_REQUIRED ACTION:_
In the records below, find the line containing "Produktbild för Evil", then print it and every following line exactly, through the last, without pictures.

[Stored entries]
══════
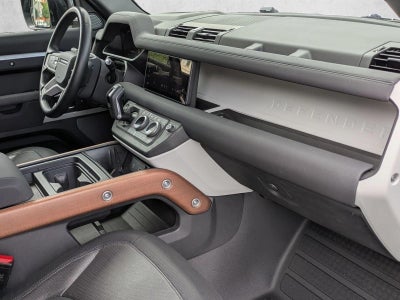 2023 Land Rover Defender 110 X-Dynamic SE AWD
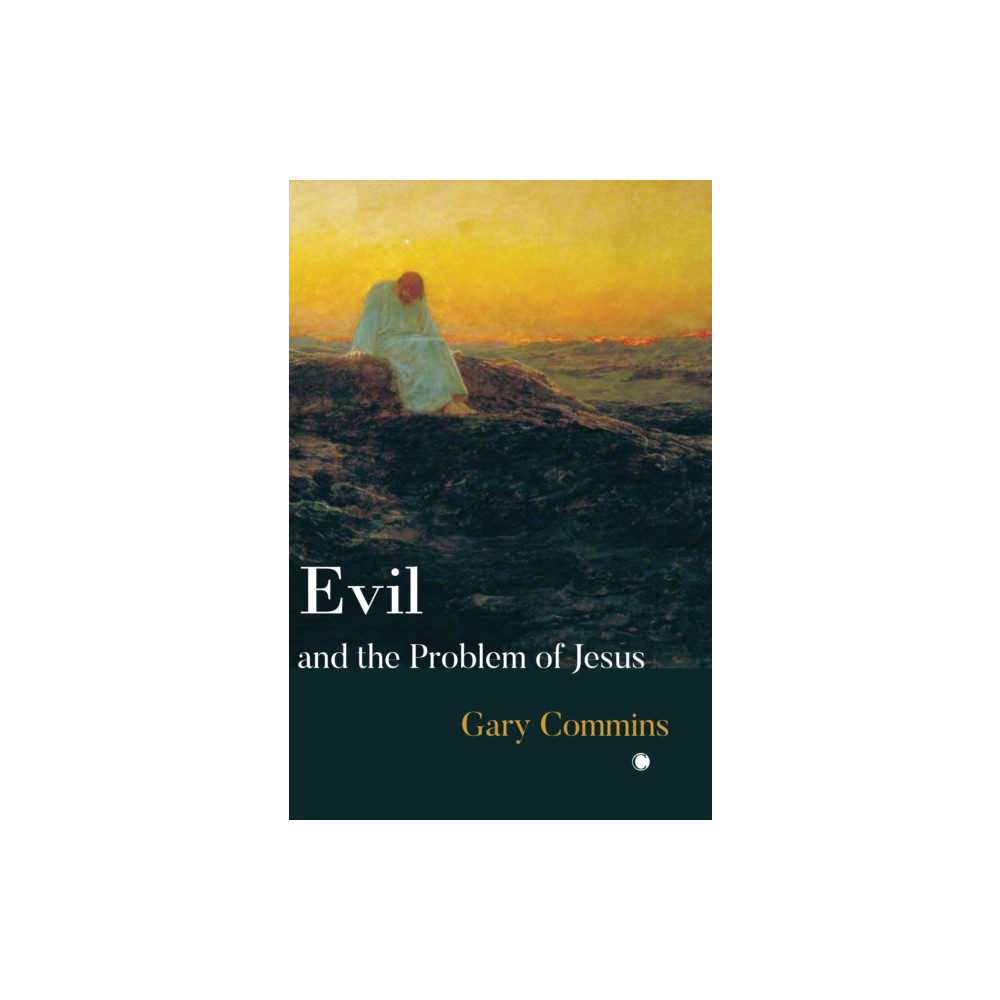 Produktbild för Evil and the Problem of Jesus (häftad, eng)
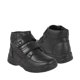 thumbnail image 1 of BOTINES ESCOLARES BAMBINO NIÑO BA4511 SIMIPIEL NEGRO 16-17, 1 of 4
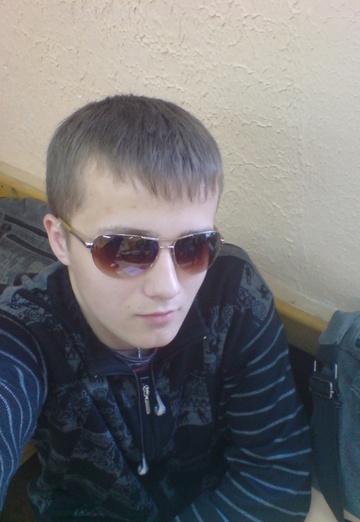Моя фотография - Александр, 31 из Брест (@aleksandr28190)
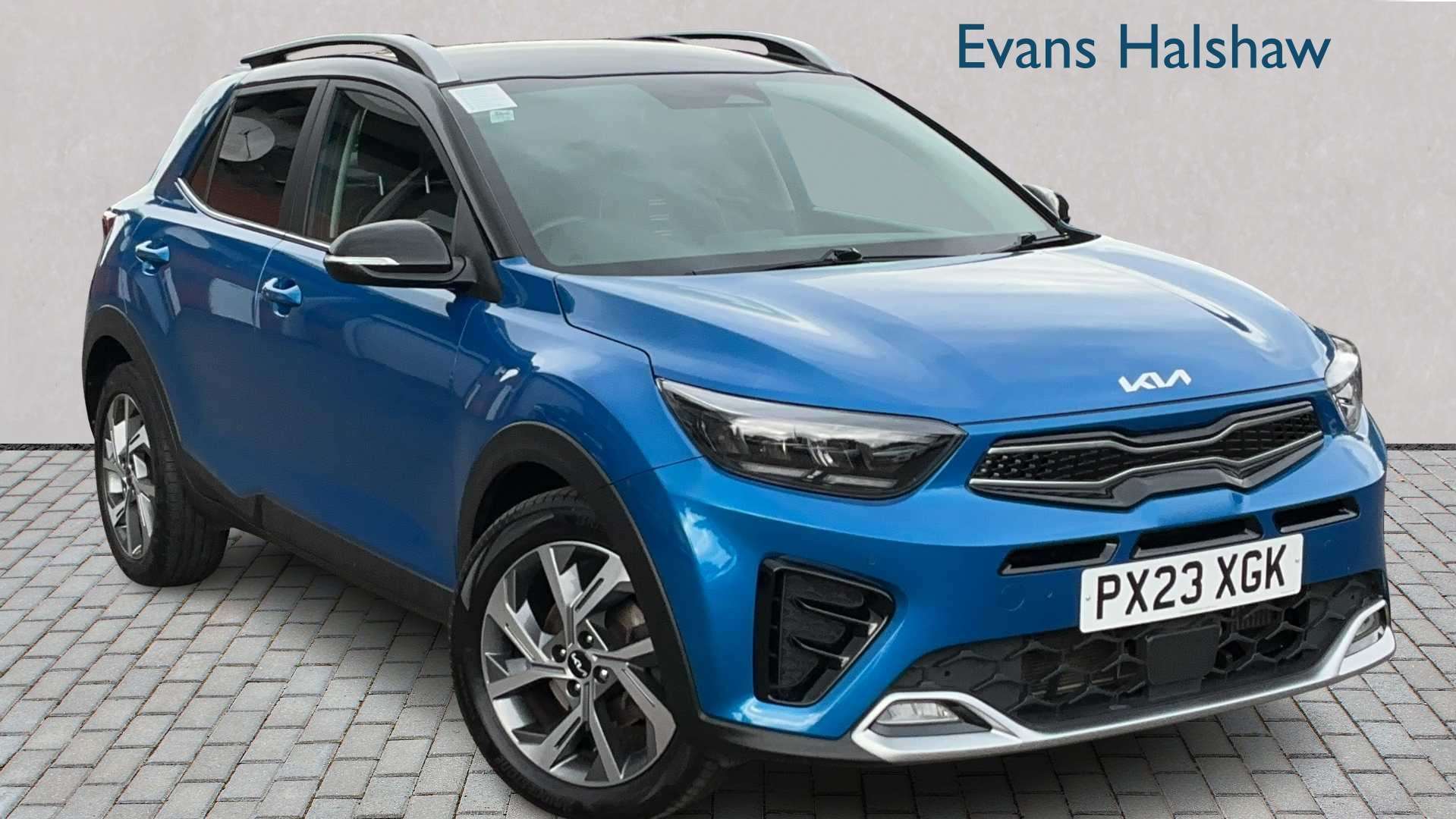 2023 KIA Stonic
══════
_RESULT OF THE TASK:_
 Produktbild för Evil and the Problem of Jesus (häftad, eng)
 thumbnail image 1 of BOTINES ESCOLARES BAMBINO NIÑO BA4511 SIMIPIEL NEGRO 16-17, 1 of 4
Моя фотография - Александр, 31 из Брест (@aleksandr28190)
 2023 KIA Stonic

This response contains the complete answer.